• **Written problem**
Could you turn the whole listing below into a numbered list, one entry per line, with blank lines dropped and the picture lines left out?

——————————

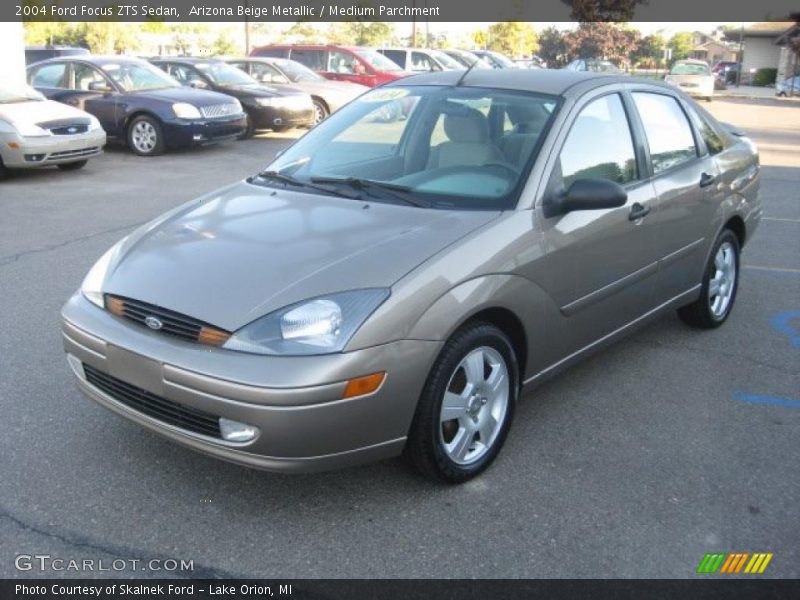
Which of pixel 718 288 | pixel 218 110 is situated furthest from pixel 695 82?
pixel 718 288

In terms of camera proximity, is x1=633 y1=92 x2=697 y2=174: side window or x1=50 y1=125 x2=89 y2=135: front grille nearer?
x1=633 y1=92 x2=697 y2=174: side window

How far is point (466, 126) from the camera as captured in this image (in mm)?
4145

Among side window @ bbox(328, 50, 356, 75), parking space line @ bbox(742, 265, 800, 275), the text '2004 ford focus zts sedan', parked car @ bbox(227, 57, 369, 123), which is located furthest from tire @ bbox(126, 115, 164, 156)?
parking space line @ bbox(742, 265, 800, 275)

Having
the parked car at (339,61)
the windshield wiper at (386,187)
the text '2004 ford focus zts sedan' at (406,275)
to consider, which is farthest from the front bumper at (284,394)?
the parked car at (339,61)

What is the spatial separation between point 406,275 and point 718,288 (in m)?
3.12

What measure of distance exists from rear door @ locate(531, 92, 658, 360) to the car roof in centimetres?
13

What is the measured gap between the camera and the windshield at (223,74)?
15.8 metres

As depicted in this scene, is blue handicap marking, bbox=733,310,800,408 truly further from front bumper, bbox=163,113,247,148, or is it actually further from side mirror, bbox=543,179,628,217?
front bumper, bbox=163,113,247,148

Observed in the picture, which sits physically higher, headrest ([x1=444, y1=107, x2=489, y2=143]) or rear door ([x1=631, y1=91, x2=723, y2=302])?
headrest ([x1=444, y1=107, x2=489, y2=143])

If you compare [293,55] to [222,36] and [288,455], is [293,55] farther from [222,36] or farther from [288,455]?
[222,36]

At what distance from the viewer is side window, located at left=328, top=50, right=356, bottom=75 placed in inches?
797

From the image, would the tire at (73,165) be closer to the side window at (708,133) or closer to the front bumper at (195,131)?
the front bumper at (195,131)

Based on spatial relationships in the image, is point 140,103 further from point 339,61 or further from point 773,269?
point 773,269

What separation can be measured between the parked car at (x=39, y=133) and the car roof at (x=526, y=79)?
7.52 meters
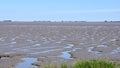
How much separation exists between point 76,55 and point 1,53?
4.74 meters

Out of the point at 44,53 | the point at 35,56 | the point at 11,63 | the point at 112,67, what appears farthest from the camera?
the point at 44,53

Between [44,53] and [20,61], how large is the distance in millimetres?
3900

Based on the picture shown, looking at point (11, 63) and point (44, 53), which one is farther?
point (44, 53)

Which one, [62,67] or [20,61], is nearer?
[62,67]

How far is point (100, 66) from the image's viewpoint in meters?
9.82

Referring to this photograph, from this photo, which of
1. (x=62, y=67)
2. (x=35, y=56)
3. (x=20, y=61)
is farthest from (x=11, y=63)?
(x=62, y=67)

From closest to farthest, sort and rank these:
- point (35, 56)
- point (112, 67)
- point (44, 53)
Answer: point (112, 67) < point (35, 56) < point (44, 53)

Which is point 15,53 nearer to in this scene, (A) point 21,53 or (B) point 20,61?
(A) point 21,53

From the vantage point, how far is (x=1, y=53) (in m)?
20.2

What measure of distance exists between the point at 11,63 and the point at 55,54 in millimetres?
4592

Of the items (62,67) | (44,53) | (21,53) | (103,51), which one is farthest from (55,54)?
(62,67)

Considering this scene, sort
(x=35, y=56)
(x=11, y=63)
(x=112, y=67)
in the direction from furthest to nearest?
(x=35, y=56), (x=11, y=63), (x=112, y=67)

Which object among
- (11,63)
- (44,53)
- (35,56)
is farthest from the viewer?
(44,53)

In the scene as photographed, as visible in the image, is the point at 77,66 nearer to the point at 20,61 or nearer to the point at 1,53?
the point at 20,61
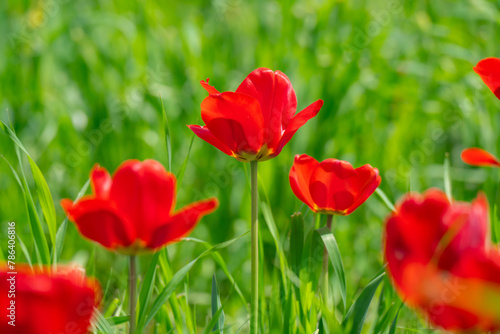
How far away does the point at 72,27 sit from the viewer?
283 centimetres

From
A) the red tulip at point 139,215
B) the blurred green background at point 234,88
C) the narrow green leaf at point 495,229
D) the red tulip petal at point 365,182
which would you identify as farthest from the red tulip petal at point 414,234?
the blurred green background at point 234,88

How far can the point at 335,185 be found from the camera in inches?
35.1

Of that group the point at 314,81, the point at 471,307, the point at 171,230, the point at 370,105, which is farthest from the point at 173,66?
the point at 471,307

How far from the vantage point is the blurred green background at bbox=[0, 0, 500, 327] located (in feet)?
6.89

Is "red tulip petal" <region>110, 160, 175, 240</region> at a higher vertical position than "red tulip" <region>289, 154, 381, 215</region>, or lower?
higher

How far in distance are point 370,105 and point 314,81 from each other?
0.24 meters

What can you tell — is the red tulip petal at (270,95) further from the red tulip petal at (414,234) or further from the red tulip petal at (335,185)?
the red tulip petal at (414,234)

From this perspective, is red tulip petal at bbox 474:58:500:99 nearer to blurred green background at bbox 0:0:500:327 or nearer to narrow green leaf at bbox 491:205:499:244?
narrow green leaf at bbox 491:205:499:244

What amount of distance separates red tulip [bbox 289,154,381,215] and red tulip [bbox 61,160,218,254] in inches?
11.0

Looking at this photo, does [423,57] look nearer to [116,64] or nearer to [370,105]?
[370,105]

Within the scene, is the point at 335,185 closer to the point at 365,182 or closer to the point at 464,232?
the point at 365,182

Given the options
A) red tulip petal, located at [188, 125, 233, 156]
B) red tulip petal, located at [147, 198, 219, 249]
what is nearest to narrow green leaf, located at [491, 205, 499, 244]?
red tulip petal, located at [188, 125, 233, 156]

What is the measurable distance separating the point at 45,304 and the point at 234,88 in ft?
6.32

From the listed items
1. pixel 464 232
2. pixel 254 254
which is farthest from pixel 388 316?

——————————

• **In response**
1. Which of pixel 718 288 | pixel 218 110 is situated furthest from pixel 695 82?
2. pixel 718 288
3. In terms of camera proximity, is x1=633 y1=92 x2=697 y2=174: side window or x1=50 y1=125 x2=89 y2=135: front grille nearer?
4. x1=633 y1=92 x2=697 y2=174: side window
5. How far is point (466, 126) from the camera as captured in this image (in mm)?
6. 4145
7. Among side window @ bbox(328, 50, 356, 75), parking space line @ bbox(742, 265, 800, 275), the text '2004 ford focus zts sedan', parked car @ bbox(227, 57, 369, 123), which is located furthest from tire @ bbox(126, 115, 164, 156)?
8. parking space line @ bbox(742, 265, 800, 275)
9. Having
10. the parked car at (339,61)
11. the windshield wiper at (386,187)
12. the text '2004 ford focus zts sedan' at (406,275)
13. to consider, which is farthest from the front bumper at (284,394)?
14. the parked car at (339,61)
15. What is the spatial separation between point 406,275 and point 718,288 (in m)?
16. 3.12
17. What measure of distance exists from rear door @ locate(531, 92, 658, 360) to the car roof in centimetres?
18. 13
19. What is the measured gap between the camera and the windshield at (223,74)?
20. 15.8 metres
21. As depicted in this scene, is blue handicap marking, bbox=733,310,800,408 truly further from front bumper, bbox=163,113,247,148, or is it actually further from side mirror, bbox=543,179,628,217?
22. front bumper, bbox=163,113,247,148
23. Observed in the picture, which sits physically higher, headrest ([x1=444, y1=107, x2=489, y2=143]) or rear door ([x1=631, y1=91, x2=723, y2=302])?
24. headrest ([x1=444, y1=107, x2=489, y2=143])
25. If you compare [293,55] to [222,36] and [288,455], is [293,55] farther from [222,36] or farther from [288,455]?
26. [222,36]
27. At what distance from the viewer is side window, located at left=328, top=50, right=356, bottom=75 placed in inches?
28. 797
29. From the image, would the tire at (73,165) be closer to the side window at (708,133) or closer to the front bumper at (195,131)?
30. the front bumper at (195,131)
31. Based on spatial relationships in the image, is point 140,103 further from point 339,61 or further from point 773,269?
32. point 773,269
33. What separation can be measured between the parked car at (x=39, y=133) and the car roof at (x=526, y=79)?
34. 7.52 meters
35. How much separation exists between point 76,55 and point 1,53?
36. 4.74 meters
37. Out of the point at 44,53 | the point at 35,56 | the point at 11,63 | the point at 112,67, what appears farthest from the camera?
38. the point at 44,53
39. Between [44,53] and [20,61], how large is the distance in millimetres?
40. 3900
41. Based on the picture shown, looking at point (11, 63) and point (44, 53), which one is farther?
42. point (44, 53)
43. Which one, [62,67] or [20,61], is nearer?
44. [62,67]
45. How far is point (100, 66) from the image's viewpoint in meters?
46. 9.82
47. Referring to this photograph, from this photo, which of
48. 1. (x=62, y=67)
49. 2. (x=35, y=56)
50. 3. (x=20, y=61)
51. is farthest from (x=11, y=63)?
52. (x=62, y=67)
53. From closest to farthest, sort and rank these:
54. - point (35, 56)
55. - point (112, 67)
56. - point (44, 53)
57. Answer: point (112, 67) < point (35, 56) < point (44, 53)
58. Which is point 15,53 nearer to in this scene, (A) point 21,53 or (B) point 20,61?
59. (A) point 21,53
60. From the vantage point, how far is (x=1, y=53) (in m)?
61. 20.2
62. What measure of distance exists between the point at 11,63 and the point at 55,54 in millimetres?
63. 4592
64. Of the items (62,67) | (44,53) | (21,53) | (103,51), which one is farthest from (55,54)?
65. (62,67)
66. Considering this scene, sort
67. (x=35, y=56)
68. (x=11, y=63)
69. (x=112, y=67)
70. in the direction from furthest to nearest?
71. (x=35, y=56), (x=11, y=63), (x=112, y=67)
72. Which object among
73. - (11,63)
74. - (44,53)
75. - (35,56)
76. is farthest from the viewer?
77. (44,53)
78. In the scene as photographed, as visible in the image, is the point at 77,66 nearer to the point at 20,61 or nearer to the point at 1,53?
79. the point at 20,61
80. How far away does the point at 72,27 sit from the viewer?
81. 283 centimetres
82. From
83. A) the red tulip at point 139,215
84. B) the blurred green background at point 234,88
85. C) the narrow green leaf at point 495,229
86. D) the red tulip petal at point 365,182
87. which would you identify as farthest from the red tulip petal at point 414,234?
88. the blurred green background at point 234,88
89. How far can the point at 335,185 be found from the camera in inches?
90. 35.1
91. Of that group the point at 314,81, the point at 471,307, the point at 171,230, the point at 370,105, which is farthest from the point at 173,66?
92. the point at 471,307
93. How far from the vantage point is the blurred green background at bbox=[0, 0, 500, 327] located (in feet)?
94. 6.89
95. Is "red tulip petal" <region>110, 160, 175, 240</region> at a higher vertical position than "red tulip" <region>289, 154, 381, 215</region>, or lower?
96. higher
97. How far in distance are point 370,105 and point 314,81 from each other?
98. 0.24 meters
99. What can you tell — is the red tulip petal at (270,95) further from the red tulip petal at (414,234) or further from the red tulip petal at (335,185)?
100. the red tulip petal at (414,234)
101. From this perspective, is red tulip petal at bbox 474:58:500:99 nearer to blurred green background at bbox 0:0:500:327 or nearer to narrow green leaf at bbox 491:205:499:244?
102. narrow green leaf at bbox 491:205:499:244
103. What amount of distance separates red tulip [bbox 289,154,381,215] and red tulip [bbox 61,160,218,254] in inches?
104. 11.0
105. Looking at this photo, does [423,57] look nearer to [116,64] or nearer to [370,105]?
106. [370,105]
107. Within the scene, is the point at 335,185 closer to the point at 365,182 or closer to the point at 464,232?
108. the point at 365,182
109. Given the options
110. A) red tulip petal, located at [188, 125, 233, 156]
111. B) red tulip petal, located at [147, 198, 219, 249]
112. what is nearest to narrow green leaf, located at [491, 205, 499, 244]?
113. red tulip petal, located at [188, 125, 233, 156]
114. What is the measurable distance separating the point at 45,304 and the point at 234,88 in ft?
115. 6.32
116. From the listed items
117. 1. pixel 464 232
118. 2. pixel 254 254
119. which is farthest from pixel 388 316?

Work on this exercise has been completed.